本願発明の砒素吸着層構築方法は、pH依存性の薬剤(以下、「pH依存薬剤」という。)を利用することを技術的特徴の一つとしている。ここでpH依存薬剤とは、「pHが低い状態では水に溶解するが、中性になるとゲル化する」という性能を有する薬剤のことである。具体的には、地盤に設けられた井戸(以下、「注入井戸WL」という。)から、pH依存薬剤を溶解した液体(以下、「pH依存薬剤溶液DS」という。)を地盤内に注入することによって、砒素を吸着するための層(以下、「砒素吸着層」という。)を構築する。ただし、注入されるpH依存薬剤溶液DSは、そのpHが低い値(例えば、pHが3未満)を示すように生成される。
図1(a)に示すように、注入井戸WLから低pHのpH依存薬剤溶液DSを地盤内に注入すると、はじめはpH依存薬剤溶液DSが液体状(スラリー状ではない)を維持しているため円滑に地盤内を移動するとともに土壌の細孔にも浸透していく。そして、pH依存薬剤溶液DSが地盤内を移動していくと、地盤の緩衝能力によって徐々にpH依存薬剤溶液DSは中性となり、その結果、溶解していたpH依存薬剤がゲル化し、砒素吸着層が構築される。そのため、本願発明によって構築される砒素吸着層は、図1(a)に示すように広範囲にわたって構築されるわけである。
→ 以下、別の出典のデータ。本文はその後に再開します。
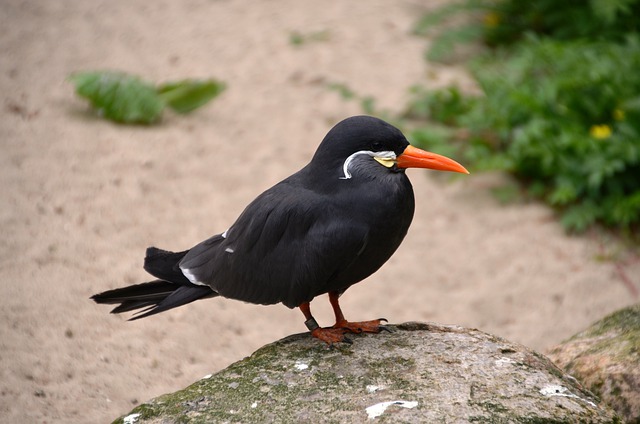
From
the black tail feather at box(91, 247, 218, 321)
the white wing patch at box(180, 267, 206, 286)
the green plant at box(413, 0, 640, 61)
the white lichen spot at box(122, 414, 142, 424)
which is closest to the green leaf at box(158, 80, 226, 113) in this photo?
the green plant at box(413, 0, 640, 61)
一方、図1(b)に示す従来技術では、通常の薬剤を溶解した液体(以下、「従来薬剤溶液SL」という。)を利用する。この従来薬剤溶液SLは生成した時点でスラリー状となることから、注入井戸WLから注入された従来薬剤溶液SLは円滑に地盤内を移動していくことが難しい。そのため、従来技術によって構築される砒素吸着層は、図1(b)に示すように狭い範囲で限定的に構築される。図1(a)と図1(b)を比較すると、砒素吸着層が構築される範囲の差は歴然としている。また、従来技術による砒素吸着層が、比較的大きい空隙を有する土壌にのみ限定的に機能するのに対して、本願願発明による砒素吸着層は、比較的小さい空隙を有する土壌に対しても有効に機能することができる。
2.砒素吸着層構築方法
続いて、本願発明の砒素吸着層構築方法ついて図2を参照しながら説明する。図2は、本願発明の砒素吸着層構築方法の主な工程の流れを示すフロー図である。この図に示すように、まずは対象とする領域のうち適切な位置に注入井戸WLを構築する(図2のStep10)。注入井戸WLは、従来用いられている種々の工法を採用して掘削することができ、また塩化ビニル管(耐熱性硬質塩化ビニル管)を含む種々の材料を用いることができる。なお、既に井戸が設けられている場合は、その既設井戸を注入井戸WLとして利用することもできる。したがって、既に井戸が設けられている場合は、注入井戸WLの構築工程(図2のStep10)を省略することもできる。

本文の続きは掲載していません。